Canadians worry about the loss of their water resources and, as a consequence, Ontario and other provinces, plus the federal government, have a formal agreement banning exports of large amounts of water from any major watershed, several witnesses told the hearing. Most of the provinces have passed laws to enforce it, including Ontario, senior federal and provincial officials told the hearing.

But the OMYA shipments are exempt because the water is contained in a "product" and not "in its natural state," trade lawyer Stephen de Boer, who works for the Ontario government, testified.

Indeed, a range of witnesses on both sides of the issue agreed on this point. OMYA's shipments don't appear to be prohibited under the federal-provincial accord banning water exports. Nor are they covered under the Great Lakes Charter signed by eight northern states and two Canadian provinces, Ontario and Quebec. All exempt products from the export ban.

Shrybman is arguing that by permitting this water to be exported, Canada will set itself up for future trade challenges under the North American Free Trade Agreement, if Canadian provinces refuse permits to other investors in similar circumstances down the road.

For Carol and Melvyn Dillon, residents of Perth, and second-home owners Michael and Maureen Cassidy, Ann German and Eileen Naboznak, as well as Sulyn Cedar, who heads a Perth environmental group, the OMYA appeal is about protecting the environment. They say OMYA's permit was granted without a full range of environmental studies. There wasn't enough information, they argue, to make a sound decision.

Even the company and the province of Ontario, which issued the permit, admitted at the hearing that they didn't have enough information when it was granted last August. However, more studies have been done since, and they now believe they have enough information, argued Doug Watters, a lawyer for the environment ministry.

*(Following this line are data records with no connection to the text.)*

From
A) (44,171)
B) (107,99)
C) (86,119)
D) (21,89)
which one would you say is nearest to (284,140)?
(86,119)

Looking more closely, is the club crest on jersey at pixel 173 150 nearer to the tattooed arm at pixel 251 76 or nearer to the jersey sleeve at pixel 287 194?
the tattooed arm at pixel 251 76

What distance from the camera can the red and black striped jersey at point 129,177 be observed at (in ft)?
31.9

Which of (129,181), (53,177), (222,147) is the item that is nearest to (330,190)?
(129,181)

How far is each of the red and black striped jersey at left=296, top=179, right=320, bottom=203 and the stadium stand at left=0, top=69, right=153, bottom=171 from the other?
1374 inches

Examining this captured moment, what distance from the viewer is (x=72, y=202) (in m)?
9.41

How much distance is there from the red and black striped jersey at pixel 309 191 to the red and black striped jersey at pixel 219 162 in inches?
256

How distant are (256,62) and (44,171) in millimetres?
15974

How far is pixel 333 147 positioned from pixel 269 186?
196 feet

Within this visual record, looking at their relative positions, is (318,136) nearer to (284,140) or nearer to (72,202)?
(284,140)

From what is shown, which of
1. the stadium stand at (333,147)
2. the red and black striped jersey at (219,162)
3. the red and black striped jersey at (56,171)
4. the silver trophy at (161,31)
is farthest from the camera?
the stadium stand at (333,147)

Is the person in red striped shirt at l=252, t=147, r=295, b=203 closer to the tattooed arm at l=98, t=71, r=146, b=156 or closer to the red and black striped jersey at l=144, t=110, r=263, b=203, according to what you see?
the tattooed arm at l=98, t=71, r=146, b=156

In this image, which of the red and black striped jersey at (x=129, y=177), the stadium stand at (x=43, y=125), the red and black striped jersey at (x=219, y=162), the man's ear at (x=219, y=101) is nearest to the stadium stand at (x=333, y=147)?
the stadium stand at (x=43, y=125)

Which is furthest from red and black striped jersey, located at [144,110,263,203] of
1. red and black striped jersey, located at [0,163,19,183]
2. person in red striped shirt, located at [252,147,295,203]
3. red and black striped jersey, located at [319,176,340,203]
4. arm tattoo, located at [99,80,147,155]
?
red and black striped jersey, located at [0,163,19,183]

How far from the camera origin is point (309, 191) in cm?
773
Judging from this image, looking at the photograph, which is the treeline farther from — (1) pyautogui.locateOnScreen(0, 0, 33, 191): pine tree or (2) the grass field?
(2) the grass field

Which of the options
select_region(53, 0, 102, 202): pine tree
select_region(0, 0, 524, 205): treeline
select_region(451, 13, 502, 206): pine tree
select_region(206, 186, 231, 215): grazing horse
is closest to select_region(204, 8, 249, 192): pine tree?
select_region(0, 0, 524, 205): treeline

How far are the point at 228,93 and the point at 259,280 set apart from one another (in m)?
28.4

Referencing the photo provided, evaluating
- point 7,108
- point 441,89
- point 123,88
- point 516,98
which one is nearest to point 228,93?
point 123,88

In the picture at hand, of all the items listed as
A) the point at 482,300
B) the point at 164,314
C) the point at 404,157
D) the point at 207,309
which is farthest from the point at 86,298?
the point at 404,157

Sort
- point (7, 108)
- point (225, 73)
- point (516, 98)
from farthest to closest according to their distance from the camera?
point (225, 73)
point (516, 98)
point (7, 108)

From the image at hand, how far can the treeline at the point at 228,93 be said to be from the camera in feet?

The hearing was adjourned before OMYA got an opportunity to present its case, so only limited aspects of its position have been put forward so far.

Ontario regulations require a full study of so-called "ecosystem effects" before water permits are granted, according to testimony at the hearing.

But senior Ontario officials admitted that at the "operational" level, no one has spelled out how such effects are to be assessed. Thus in OMYA's case, only limited studies were done, many of them paid for by the company, before the province granted the permit.

One witness called by Michael Cassidy, but not permitted to speak at the hearing, was a Vermonter familiar with OMYA's operations in the Rutland area. Michael Fannin, a selectman from Tinmouth, traveled all the way to Perth and waited around for two days, hoping to testify about OMYA's environmental record in Vermont.

But the Canadian company's lawyer, Alan Bryant, argued successfully that its operations are entirely separate, and under different management from the Vermont company. So Fannin's testimony wasn't allowed.

"I was afraid this might happen," said Fannin after his banishment. "Now it looks as though I haven't had any effect up here, and that's frustrating. It's a fascinating story and I was just on the verge of telling everybody."


[Carrie Buchanan is a freelance writer for the Ottawa Citizen.